Worker thread setup in Julia compared to C++/pthreads

paulmelis · March 6, 2021, 8:54pm

I’m trying to port some code (a 3D renderer) that in C++ uses a simple tasking system to process items of work using multiple OS-level threads. Each item can (and will) take a varying amount of time to process making it less suitable for using @threads as far as I read from different sources. I have experimented with representative test code using various methods, e.g. @threads, @spawn and ThreadPools (specifically @qthreads and @qbthreads).

The original C++ code uses the following multi-threaded setup:

I’m on a system with W physical CPU cores
I’m using two thread-safe queues, one that contains work items that need processing, plus one that receives the results of processing each item. The work items are smalls set of parameters (a tuple), while a processed work item consists of a piece of a rendered image (e.g. 32x32 pixels)
The main thread fills the work queue with items to process, plus it pushes W sentinel values that signal to each worker thread that all items were processed and they can quit
The main thread starts W worker threads with pthread_create(..., &func, args), where func contains a loop that keeps retrieving one item from the work queue, processes it, followed by pushing the result in the result queue (the two queue references are passed through args). When a worker thread encounters a sentinel value it simply quits.
The main thread waits for all work items to be processed (as it knows the total count of results to expect) and handles each item as it comes in. During this processing it prints some statistics on progress, and in some version of the C++ code it also display the rendered image as it is produced. This is all fairly light weight processing so the main thread doesn’t interfere very much with the worker thread computations
When all items have been processed the main thread uses a pthread_join() on each worker thread

I’ve been trying to get a similar setup working in Julia, where I would like to have:

W tasks (or worker threads) that each process a work item, taking advance of all W CPU cores simultaneously
A main tasks (or thread) that processes results as they come in

But I can’t seem to replicate what I have in the C++ version. Either I have all worker threads active but the main thread blocked, or I need to use W-1 worker threads to get the main thread to run.
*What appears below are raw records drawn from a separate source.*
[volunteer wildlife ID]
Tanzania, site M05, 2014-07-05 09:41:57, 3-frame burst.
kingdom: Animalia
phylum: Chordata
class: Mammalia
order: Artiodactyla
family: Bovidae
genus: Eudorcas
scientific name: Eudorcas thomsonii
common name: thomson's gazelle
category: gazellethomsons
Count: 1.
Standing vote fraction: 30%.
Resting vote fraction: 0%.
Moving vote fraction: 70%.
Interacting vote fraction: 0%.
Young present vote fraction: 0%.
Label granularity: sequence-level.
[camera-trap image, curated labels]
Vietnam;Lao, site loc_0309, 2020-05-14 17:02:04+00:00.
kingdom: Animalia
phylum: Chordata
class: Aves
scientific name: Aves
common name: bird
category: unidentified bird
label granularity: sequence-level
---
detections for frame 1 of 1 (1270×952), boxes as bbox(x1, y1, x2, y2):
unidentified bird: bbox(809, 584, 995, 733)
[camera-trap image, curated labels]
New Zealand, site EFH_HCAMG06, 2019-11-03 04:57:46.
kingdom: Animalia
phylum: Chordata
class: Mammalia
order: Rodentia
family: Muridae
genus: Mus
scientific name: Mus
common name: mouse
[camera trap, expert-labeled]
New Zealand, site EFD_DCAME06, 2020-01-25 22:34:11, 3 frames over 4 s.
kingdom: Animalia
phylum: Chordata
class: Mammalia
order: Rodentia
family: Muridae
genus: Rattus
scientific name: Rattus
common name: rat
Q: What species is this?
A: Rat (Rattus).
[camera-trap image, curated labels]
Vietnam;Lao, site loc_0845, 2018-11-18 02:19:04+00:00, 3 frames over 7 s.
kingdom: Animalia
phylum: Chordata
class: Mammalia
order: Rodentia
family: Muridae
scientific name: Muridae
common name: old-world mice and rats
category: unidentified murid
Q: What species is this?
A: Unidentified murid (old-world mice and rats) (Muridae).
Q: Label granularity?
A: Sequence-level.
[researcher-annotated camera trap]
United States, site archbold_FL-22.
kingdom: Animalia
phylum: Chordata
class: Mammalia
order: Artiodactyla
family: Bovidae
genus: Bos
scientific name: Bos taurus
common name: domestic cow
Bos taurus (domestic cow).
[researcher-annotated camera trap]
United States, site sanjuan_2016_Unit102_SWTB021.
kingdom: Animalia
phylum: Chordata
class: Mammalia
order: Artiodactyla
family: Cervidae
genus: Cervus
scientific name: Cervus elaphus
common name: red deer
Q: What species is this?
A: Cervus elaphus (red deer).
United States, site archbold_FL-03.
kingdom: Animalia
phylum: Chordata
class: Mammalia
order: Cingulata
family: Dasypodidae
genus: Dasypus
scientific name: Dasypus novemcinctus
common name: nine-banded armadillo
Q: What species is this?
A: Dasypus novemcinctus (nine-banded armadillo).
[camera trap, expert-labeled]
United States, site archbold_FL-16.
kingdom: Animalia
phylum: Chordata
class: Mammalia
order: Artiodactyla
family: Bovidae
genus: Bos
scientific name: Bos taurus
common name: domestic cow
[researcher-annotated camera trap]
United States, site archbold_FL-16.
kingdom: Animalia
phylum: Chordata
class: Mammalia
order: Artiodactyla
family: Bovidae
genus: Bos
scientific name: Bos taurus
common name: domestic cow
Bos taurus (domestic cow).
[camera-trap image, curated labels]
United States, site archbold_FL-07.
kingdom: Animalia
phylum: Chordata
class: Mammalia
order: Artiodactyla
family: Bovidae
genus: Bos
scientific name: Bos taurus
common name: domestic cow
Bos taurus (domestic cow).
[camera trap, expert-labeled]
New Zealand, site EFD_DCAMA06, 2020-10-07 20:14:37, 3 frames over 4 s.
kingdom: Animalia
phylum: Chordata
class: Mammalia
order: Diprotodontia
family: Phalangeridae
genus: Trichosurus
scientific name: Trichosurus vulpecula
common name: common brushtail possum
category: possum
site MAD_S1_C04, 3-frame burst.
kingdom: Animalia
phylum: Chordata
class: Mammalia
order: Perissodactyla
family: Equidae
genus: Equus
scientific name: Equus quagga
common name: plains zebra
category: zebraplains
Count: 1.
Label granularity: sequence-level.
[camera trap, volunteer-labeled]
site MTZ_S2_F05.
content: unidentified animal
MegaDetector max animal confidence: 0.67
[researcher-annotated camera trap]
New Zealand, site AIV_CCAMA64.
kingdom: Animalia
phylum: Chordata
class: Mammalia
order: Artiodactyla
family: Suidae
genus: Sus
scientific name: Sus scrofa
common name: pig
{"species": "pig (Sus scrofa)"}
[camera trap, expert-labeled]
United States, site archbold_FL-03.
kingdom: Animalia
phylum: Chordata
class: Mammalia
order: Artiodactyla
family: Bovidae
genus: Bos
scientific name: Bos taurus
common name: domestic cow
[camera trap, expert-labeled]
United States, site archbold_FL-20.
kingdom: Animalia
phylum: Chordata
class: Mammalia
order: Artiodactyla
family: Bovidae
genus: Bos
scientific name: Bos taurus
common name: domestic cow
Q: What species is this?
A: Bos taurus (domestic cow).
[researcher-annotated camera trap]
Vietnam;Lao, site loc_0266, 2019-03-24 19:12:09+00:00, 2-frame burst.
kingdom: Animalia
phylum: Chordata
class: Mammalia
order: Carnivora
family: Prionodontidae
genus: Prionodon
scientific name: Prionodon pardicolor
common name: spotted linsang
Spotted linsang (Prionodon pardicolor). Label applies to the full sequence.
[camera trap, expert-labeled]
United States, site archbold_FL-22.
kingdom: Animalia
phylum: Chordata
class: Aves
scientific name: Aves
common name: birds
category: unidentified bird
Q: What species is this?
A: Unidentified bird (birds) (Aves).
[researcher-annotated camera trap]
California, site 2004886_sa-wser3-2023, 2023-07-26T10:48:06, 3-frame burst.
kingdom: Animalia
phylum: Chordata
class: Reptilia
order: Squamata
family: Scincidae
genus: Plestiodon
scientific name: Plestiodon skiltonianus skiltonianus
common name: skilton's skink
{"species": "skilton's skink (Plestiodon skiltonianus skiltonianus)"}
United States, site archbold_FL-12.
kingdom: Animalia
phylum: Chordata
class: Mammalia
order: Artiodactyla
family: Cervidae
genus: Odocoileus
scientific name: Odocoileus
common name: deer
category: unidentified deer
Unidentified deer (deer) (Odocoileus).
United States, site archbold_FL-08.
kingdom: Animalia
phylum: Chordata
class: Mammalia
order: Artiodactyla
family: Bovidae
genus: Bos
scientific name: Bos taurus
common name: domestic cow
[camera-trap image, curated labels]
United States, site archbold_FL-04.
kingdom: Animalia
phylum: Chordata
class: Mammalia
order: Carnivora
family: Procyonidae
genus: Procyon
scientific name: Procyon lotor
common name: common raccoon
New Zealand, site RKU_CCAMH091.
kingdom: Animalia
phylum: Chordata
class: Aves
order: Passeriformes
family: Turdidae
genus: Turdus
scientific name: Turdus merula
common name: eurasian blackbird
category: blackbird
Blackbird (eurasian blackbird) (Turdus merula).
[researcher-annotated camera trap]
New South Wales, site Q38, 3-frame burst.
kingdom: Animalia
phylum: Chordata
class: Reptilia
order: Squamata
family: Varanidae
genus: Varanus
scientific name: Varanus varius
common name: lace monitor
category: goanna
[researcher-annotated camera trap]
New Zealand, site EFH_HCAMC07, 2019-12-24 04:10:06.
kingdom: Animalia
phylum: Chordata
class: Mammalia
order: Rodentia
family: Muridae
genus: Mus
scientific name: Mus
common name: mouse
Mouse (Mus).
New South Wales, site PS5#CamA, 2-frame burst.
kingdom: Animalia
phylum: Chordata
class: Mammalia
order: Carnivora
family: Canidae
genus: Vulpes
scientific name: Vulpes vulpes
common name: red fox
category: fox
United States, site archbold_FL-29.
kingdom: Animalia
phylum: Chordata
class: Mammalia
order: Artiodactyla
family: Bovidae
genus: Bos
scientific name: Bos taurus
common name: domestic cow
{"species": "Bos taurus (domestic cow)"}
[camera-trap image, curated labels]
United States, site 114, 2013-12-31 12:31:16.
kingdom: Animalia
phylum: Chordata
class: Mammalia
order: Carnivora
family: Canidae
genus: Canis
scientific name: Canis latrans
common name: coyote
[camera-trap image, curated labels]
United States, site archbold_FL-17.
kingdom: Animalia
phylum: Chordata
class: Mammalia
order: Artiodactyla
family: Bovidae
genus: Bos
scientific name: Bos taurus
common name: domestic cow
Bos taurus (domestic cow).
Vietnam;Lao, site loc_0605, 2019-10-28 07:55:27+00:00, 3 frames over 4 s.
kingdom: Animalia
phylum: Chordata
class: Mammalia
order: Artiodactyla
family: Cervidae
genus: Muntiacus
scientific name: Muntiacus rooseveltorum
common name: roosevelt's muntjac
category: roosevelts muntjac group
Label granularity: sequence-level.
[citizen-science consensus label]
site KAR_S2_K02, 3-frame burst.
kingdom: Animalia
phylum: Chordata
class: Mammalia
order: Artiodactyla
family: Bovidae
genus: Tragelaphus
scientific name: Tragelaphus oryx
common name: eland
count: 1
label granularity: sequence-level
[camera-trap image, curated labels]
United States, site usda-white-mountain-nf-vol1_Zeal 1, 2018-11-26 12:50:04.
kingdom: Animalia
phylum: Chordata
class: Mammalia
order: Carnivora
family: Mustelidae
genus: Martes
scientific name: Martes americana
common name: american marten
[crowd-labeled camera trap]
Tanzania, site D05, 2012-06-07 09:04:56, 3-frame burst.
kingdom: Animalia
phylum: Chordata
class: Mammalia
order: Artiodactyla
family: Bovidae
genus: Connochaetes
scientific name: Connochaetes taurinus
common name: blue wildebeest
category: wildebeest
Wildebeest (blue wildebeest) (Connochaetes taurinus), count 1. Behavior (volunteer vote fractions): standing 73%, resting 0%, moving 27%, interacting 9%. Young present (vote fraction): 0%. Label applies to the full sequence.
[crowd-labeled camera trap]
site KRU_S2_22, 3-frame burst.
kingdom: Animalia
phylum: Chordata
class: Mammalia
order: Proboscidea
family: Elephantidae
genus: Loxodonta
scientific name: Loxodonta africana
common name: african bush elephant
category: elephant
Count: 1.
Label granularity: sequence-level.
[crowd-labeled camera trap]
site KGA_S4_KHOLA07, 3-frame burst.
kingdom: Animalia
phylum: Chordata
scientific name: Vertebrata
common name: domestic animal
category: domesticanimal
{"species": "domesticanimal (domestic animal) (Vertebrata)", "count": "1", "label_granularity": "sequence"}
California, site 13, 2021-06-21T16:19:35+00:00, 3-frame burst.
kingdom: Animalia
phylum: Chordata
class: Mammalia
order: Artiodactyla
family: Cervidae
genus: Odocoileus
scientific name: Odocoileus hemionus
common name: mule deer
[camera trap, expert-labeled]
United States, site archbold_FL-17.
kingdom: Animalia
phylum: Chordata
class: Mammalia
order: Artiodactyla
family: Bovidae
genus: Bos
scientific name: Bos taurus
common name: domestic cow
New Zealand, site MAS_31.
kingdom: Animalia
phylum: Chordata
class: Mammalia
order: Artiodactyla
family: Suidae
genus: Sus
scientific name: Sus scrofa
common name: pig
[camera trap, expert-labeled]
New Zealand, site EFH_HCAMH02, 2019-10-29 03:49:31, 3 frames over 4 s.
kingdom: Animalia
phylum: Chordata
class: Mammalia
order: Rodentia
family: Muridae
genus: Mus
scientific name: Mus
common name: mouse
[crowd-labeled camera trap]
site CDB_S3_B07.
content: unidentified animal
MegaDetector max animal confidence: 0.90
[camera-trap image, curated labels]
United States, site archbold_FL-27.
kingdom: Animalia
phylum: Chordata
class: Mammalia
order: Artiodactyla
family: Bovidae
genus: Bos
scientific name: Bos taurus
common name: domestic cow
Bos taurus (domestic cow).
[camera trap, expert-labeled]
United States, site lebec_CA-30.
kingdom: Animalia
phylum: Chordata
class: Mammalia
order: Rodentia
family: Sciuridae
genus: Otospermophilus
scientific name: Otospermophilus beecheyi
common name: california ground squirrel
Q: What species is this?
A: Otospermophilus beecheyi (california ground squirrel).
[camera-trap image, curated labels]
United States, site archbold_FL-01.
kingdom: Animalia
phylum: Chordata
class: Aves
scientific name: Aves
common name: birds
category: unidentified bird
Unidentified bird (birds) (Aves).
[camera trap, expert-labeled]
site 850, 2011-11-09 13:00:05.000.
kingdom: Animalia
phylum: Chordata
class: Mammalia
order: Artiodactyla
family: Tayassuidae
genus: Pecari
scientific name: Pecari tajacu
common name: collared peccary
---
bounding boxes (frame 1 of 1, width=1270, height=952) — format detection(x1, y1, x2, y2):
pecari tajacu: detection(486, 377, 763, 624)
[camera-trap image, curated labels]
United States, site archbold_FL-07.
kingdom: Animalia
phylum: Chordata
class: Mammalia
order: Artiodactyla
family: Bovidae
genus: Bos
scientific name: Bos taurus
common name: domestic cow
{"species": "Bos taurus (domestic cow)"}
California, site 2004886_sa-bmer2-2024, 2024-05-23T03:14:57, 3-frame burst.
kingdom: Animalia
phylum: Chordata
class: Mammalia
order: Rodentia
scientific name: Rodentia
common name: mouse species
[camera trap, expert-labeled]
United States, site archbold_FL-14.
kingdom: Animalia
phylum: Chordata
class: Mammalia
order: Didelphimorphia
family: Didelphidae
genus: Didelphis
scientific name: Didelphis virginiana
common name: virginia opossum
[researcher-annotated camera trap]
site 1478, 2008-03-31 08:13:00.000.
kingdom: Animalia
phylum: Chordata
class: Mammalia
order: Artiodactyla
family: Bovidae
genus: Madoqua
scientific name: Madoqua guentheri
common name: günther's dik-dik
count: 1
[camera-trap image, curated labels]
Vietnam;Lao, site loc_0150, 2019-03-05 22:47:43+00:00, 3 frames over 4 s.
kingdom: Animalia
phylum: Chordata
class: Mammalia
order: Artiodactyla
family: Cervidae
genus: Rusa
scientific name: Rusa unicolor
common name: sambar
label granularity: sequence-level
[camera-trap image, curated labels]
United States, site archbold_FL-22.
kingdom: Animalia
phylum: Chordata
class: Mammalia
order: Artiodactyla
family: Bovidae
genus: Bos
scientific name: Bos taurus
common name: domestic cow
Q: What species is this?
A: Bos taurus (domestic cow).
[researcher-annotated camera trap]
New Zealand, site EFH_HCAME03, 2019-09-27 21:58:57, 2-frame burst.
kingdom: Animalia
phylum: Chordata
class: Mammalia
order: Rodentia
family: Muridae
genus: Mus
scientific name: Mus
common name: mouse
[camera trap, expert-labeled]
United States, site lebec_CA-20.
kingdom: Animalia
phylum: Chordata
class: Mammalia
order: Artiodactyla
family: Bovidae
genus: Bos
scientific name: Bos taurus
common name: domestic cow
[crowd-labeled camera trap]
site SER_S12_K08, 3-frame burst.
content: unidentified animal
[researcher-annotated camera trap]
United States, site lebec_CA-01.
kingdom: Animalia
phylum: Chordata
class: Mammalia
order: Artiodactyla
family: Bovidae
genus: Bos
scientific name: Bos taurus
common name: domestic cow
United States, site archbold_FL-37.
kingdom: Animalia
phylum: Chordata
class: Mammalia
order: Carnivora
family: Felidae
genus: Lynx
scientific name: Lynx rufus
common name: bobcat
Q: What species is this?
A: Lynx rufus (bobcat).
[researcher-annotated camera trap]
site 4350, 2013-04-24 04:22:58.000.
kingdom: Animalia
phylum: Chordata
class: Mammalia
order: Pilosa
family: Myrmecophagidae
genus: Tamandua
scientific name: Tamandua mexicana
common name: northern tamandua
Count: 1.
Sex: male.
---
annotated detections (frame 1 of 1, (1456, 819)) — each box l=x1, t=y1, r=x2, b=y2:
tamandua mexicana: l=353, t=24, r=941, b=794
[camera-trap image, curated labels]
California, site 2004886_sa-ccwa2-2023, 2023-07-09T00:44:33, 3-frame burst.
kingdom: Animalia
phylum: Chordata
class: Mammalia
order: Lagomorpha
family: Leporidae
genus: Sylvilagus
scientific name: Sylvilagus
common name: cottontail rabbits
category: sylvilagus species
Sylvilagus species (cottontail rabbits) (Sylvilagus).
The main stumbling block as far as I can tell is that in Julia there is the intermediate layer of Tasks between Julia code and the underlying OS-level threads. There is no direct way to simply start N OS-level threads (as with pthread_create()) and handle locking/communication/etc yourself, so using Tasks and their scheduling in Julia is what to work with. And since the Task scheduling is also handled by Julia and it seems to maximize on running at most W tasks concurrently I can never have W+1 tasks running. I thought I could make the main thread a Julia task, but I simply can’t get it to work in the way I want.

Sorry for the long description. Here is my latest attempt using @spawn that illustrates it all in more detail:

using Base.Threads
import Base.Threads.@spawn

println("nthreads() = $(Threads.nthreads())")

# https://discourse.julialang.org/t/print-functions-in-a-threaded-loop/12112/8
const print_lock = ReentrantLock()

function safe_println(s)
    lock(print_lock) do
        Core.println(s)
    end
end

function worker(index, work_channel, result_channel)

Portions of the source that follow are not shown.